DRA injection has historically been carried out according to predefined instructions that attempted to match DRA injection rates to the product types and flow rates on the line—and the manual nature of this approach could lead to non-optimized results. As part of Enbridge’s focus on optimization, a group of experts led by the TIS Pipeline Control Systems and Leak Detection (PCSLD) team has developed a dynamic system to detect the type of batch and adjust the use of DRA accordingly. 

Dubbed Auto-DRA, this new automated system has boosted overall system efficiency as well as safety, through improvements to the reliability of leak detection systems that provide continuous monitoring capability across our pipeline network.

FacilityView: Bringing ‘Street View’ visualization to data management

Modern computing and internet connectivity have enabled a range of new capabilities—with modernized digital maps arguably topping the convenience scale.

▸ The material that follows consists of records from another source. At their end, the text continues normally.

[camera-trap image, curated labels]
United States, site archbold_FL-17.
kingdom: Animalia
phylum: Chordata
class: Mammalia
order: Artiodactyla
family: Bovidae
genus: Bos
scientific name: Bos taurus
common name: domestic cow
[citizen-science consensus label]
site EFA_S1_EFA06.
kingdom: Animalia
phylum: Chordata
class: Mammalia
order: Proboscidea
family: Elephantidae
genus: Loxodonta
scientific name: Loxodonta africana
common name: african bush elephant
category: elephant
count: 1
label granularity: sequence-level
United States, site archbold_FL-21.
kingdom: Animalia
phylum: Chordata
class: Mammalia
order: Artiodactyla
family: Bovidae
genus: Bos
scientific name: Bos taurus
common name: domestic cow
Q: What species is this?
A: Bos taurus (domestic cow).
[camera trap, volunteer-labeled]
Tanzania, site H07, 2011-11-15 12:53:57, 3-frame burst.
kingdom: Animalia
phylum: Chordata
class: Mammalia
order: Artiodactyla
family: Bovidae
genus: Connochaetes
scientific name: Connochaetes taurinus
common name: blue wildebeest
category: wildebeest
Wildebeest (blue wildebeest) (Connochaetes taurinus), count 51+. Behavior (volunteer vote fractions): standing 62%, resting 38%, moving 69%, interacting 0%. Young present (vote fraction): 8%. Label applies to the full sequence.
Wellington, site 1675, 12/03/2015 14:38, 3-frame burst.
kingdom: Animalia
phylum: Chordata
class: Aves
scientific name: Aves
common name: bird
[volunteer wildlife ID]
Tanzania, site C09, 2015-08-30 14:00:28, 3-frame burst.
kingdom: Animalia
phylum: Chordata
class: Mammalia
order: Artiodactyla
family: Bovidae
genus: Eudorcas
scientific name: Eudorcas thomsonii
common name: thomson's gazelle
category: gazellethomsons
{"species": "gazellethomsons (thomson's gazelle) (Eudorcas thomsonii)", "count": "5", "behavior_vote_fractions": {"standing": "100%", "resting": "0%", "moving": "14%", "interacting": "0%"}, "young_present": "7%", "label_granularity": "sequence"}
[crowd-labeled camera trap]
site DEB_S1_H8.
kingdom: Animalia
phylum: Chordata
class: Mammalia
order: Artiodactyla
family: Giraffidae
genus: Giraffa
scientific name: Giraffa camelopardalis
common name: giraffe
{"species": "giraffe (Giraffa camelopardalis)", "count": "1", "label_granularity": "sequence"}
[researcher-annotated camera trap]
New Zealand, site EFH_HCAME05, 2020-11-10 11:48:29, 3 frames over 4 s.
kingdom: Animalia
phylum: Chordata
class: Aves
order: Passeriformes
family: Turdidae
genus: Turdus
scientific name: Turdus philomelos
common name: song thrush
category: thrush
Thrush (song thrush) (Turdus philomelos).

Modern mapping applications, like Google Street View, can guide you to your destination. They can suggest the fastest route. And they can even show you what your destination will look like, in case you are arriving for the first time.

Enbridge’s Information Management and Technology and Information Services teams are working to deliver that “onsite view” of our operating facilities—with a virtual representation that can greatly reduce the need for travel, reduce the time employees need to spend in operational areas, and help geographically distant teams to more quickly develop a shared understanding of, for example, the location of a new sensor or the site of a maintenance task.

Nicknamed FacilityView, this tool will enable both a “flythrough” experience and support measurements down to the millimeter, helping staff to optimize asset management or make project planning decisions by offering an “on-the-ground” perspective of the location in question.

FacilityView is being designed to accept data in a format that is commonly used for both ground-based and aerial (UAS) scans, and will help to improve the speed and quality of decision making that relies on facility awareness.